Questions about scenes in images:
(begin)

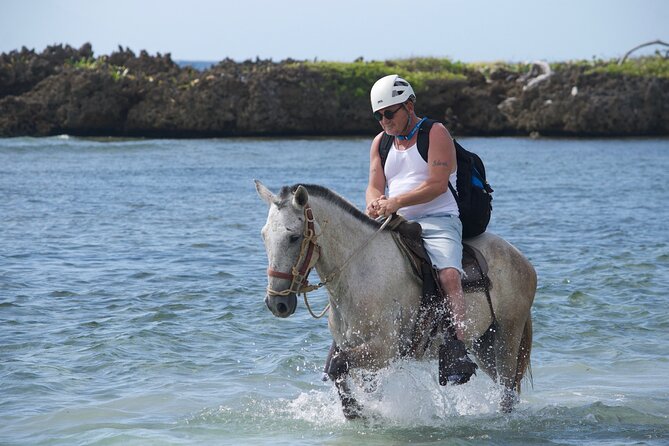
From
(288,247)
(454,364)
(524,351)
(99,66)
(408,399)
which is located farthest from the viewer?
(99,66)

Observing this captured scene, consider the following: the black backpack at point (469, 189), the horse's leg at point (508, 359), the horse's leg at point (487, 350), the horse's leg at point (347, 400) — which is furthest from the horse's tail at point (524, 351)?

(end)

Challenge:
Rewrite the listing above with every "horse's leg" swapped for "horse's hoof" and everything else unchanged. Omit the pictures from your answer.

Output:
From
(288,247)
(454,364)
(524,351)
(99,66)
(408,399)
which is located farthest from the viewer?
(99,66)

Observing this captured scene, consider the following: the black backpack at point (469, 189), the horse's hoof at point (508, 359), the horse's hoof at point (487, 350), the horse's hoof at point (347, 400) — which is furthest from the horse's tail at point (524, 351)?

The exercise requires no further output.